成長をよろこび、仕草に悶える、手のかかるちいさきものたち。「かわいい」を更新していくものたち。けれど我が家の小柄な柴犬テンコには、娘と決定的にちがうところがある。人間かいぬか、という話ではない。

わたしは、大切な家族の一員であるテンコの、ほんとうの年を知らない。


わたしはテンコの、たぶん2番目の家族だ。彼女はかつて人間と暮らし、捨てられ(あるいは迷子になり)、保護団体に救われ、また人間と暮らす運命を辿っていまここにいる。だから散歩中「あらあ、ちいさくてかわいい。何歳ですか?」と声をかけられることは多いけれど、わたしの答えは数字ではなく「説明」になる。

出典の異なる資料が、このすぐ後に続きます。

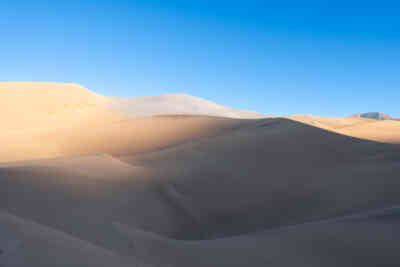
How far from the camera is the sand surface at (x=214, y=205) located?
2.64m

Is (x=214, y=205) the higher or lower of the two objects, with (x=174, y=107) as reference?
lower

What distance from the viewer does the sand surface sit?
8.66ft

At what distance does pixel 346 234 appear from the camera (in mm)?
3021

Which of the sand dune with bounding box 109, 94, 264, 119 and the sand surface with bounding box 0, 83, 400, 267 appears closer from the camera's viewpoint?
the sand surface with bounding box 0, 83, 400, 267

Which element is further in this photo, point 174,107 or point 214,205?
point 174,107

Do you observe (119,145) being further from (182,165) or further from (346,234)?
(346,234)

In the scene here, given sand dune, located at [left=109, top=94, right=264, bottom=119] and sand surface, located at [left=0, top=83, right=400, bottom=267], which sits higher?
sand dune, located at [left=109, top=94, right=264, bottom=119]

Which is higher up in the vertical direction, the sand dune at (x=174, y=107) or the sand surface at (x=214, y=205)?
the sand dune at (x=174, y=107)

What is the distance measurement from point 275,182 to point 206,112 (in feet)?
58.8

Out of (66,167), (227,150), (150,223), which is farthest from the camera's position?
(227,150)

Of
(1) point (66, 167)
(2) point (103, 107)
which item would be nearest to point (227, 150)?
(1) point (66, 167)

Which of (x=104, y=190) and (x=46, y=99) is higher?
(x=46, y=99)

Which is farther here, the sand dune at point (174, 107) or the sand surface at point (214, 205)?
the sand dune at point (174, 107)

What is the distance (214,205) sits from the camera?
4855 mm
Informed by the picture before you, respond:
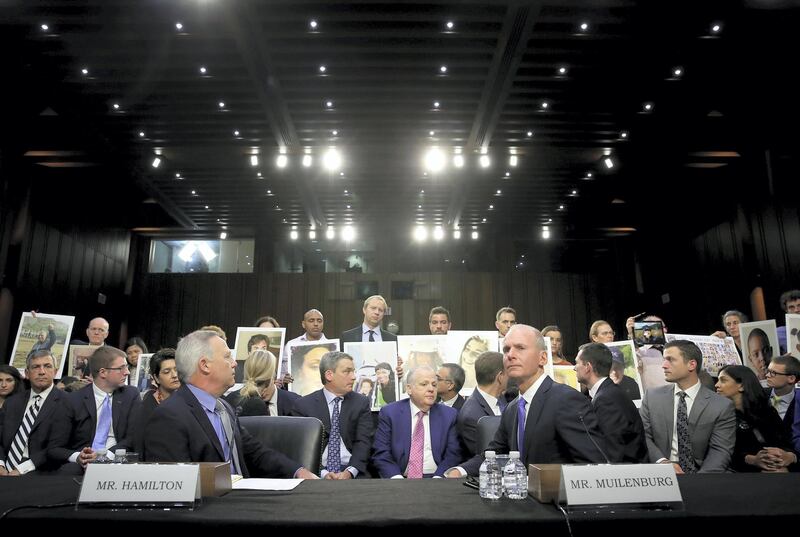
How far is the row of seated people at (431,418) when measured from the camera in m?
2.52

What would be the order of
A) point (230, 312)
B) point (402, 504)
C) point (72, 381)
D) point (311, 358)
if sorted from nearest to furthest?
point (402, 504), point (311, 358), point (72, 381), point (230, 312)

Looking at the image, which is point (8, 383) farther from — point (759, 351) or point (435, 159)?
point (435, 159)

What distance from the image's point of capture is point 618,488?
1553mm

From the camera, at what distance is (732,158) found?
955 cm

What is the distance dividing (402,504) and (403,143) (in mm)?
8591

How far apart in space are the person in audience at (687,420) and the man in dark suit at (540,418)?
1.50 m

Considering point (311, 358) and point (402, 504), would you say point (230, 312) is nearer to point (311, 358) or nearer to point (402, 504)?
point (311, 358)

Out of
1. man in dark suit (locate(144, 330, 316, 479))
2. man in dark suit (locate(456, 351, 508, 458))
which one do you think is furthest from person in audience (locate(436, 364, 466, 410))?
man in dark suit (locate(144, 330, 316, 479))

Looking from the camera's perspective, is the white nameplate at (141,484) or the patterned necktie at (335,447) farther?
the patterned necktie at (335,447)

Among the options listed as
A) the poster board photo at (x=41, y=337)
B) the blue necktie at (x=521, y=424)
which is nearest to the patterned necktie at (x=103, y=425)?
the poster board photo at (x=41, y=337)

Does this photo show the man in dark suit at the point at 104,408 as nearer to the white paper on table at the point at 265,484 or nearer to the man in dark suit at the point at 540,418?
the white paper on table at the point at 265,484

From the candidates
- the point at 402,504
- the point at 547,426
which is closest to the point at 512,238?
the point at 547,426

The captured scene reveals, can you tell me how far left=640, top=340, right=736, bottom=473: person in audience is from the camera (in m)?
3.60

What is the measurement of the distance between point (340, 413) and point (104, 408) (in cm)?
216
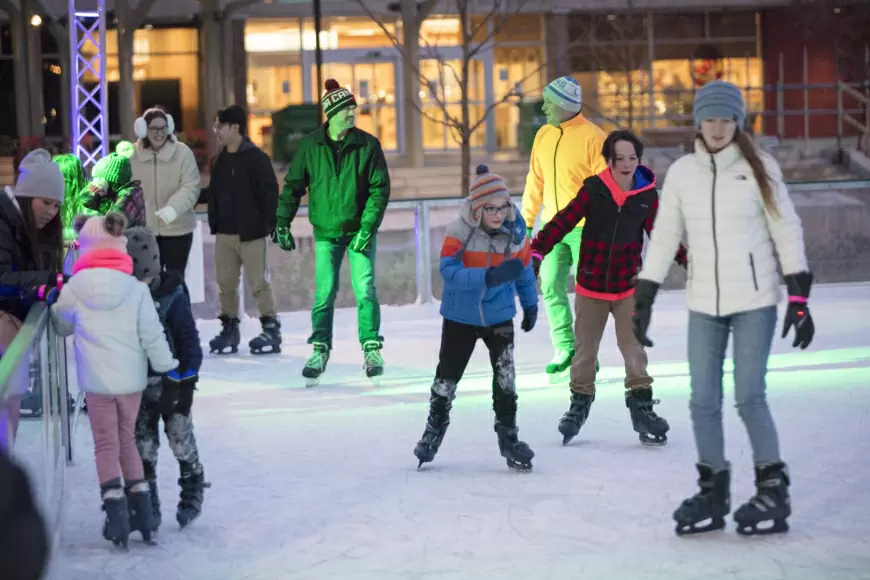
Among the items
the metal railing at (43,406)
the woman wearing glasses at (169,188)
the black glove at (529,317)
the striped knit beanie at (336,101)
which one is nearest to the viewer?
the metal railing at (43,406)

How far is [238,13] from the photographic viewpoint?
3203cm

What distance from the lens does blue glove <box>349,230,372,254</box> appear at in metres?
8.47

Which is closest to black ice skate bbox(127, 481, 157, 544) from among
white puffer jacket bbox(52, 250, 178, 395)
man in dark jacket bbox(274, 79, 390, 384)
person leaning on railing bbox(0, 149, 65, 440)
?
white puffer jacket bbox(52, 250, 178, 395)

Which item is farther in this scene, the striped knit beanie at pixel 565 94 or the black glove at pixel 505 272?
the striped knit beanie at pixel 565 94

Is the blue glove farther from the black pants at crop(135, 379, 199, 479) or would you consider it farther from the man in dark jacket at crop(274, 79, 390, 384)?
the black pants at crop(135, 379, 199, 479)

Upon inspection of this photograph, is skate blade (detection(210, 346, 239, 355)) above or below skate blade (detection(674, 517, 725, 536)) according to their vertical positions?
above

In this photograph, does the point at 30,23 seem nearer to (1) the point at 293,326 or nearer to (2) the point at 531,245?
(1) the point at 293,326

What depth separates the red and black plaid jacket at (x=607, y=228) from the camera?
6.60 m

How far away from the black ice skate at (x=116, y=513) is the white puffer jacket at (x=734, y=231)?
2078 mm

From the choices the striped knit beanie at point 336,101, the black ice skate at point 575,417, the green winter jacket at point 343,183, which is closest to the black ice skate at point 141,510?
the black ice skate at point 575,417

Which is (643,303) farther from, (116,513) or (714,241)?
(116,513)

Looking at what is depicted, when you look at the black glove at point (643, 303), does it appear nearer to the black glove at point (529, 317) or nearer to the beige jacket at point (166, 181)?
the black glove at point (529, 317)

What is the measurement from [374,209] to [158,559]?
12.5 ft

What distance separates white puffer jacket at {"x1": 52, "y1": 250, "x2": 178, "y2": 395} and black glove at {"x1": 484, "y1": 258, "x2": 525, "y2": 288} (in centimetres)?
145
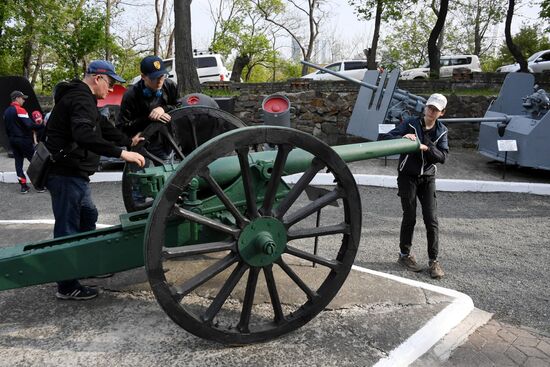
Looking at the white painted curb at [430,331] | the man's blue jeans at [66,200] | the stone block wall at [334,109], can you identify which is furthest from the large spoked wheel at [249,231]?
the stone block wall at [334,109]

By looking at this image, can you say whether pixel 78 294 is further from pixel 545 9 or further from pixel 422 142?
pixel 545 9

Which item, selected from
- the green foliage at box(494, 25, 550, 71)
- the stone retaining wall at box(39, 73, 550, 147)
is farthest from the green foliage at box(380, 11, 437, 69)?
the stone retaining wall at box(39, 73, 550, 147)

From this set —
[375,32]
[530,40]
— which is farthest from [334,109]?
[530,40]

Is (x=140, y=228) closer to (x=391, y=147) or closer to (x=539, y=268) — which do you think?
(x=391, y=147)

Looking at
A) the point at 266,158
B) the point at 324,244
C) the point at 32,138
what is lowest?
the point at 324,244

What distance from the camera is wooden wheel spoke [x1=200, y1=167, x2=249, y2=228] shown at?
2.26 meters

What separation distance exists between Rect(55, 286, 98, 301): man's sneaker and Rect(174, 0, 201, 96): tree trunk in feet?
26.6

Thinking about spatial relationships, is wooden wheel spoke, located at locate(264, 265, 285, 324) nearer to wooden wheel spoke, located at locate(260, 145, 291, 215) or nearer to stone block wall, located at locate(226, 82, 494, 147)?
wooden wheel spoke, located at locate(260, 145, 291, 215)

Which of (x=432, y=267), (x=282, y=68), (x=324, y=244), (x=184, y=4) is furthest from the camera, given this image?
(x=282, y=68)

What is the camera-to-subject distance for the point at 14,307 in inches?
121

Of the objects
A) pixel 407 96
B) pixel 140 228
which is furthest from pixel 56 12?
pixel 140 228

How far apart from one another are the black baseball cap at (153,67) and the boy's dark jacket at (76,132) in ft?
2.21

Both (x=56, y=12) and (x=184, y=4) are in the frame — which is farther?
(x=56, y=12)

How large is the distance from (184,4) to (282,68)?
22.0 m
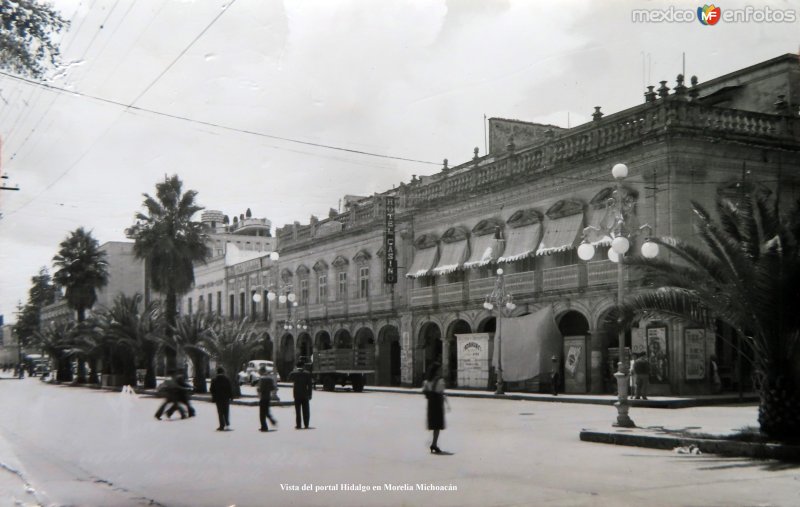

「保護犬だからわからないんです。2014年に3歳から6歳って言われてうちにきたので、だいたい……」

保護犬のなかでも彼女は野良出身ではなく、あきらかに「人と暮らしていたいぬ」だった。ちゃぶ台にごはんが乗っていても「パクリ」とするようなお行儀の悪いことはしない。床に座れば、わたしの太ももにあごを乗せる愛想のよさを持つ。だっこすれば、すっと身体を委ねる。それは、「きちんと愛された経験を持つもの」の振る舞いだった。

……なんて書くと難なく彼女との生活がはじまったかのようだけれど、決してそうではない。「3歳から6歳」の彼女との暮らしはじめは、平穏とはいかなかった。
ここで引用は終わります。